OpenTelemetry Collector Backpressure: Fixing Drops with memory_limiter and Queues
The failure mode looks like “tracing is flaky”:
- Developers swear they emitted spans.
- The backend (Tempo/Jaeger/OTLP endpoint) looks healthy.
- Yet traces go missing exactly when traffic is highest.
- Collector pods restart (OOMKilled) or silently drop data.
I’ve had this happen in the worst possible moment: during an incident where we needed traces most.
The core idea is simple: telemetry must be best-effort, and the collector must be configured to shed load intentionally instead of dying under backpressure.
Tested on: OpenTelemetry Collector (contrib) 0.9x–0.10x, Kubernetes 1.29–1.31, OTLP over gRPC, exporters with retry + queues.
Incident narrative (anonymized)
We run a node-local collector as a DaemonSet (OTLP receiver), exporting to a central gateway and then to our trace backend.
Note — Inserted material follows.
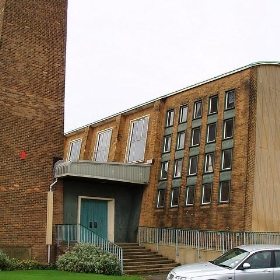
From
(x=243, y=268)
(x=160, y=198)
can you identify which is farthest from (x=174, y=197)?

During a traffic spike:
- exporter latency increased (backend ingest was slower)
- the collector started buffering more
- memory climbed steadily until OOMKilled
- after restart, it repeated
- we lost traces for the exact interval we were investigating
Blast radius: observability degraded for the whole cluster; we still had metrics/logs, but trace-driven debugging was blind.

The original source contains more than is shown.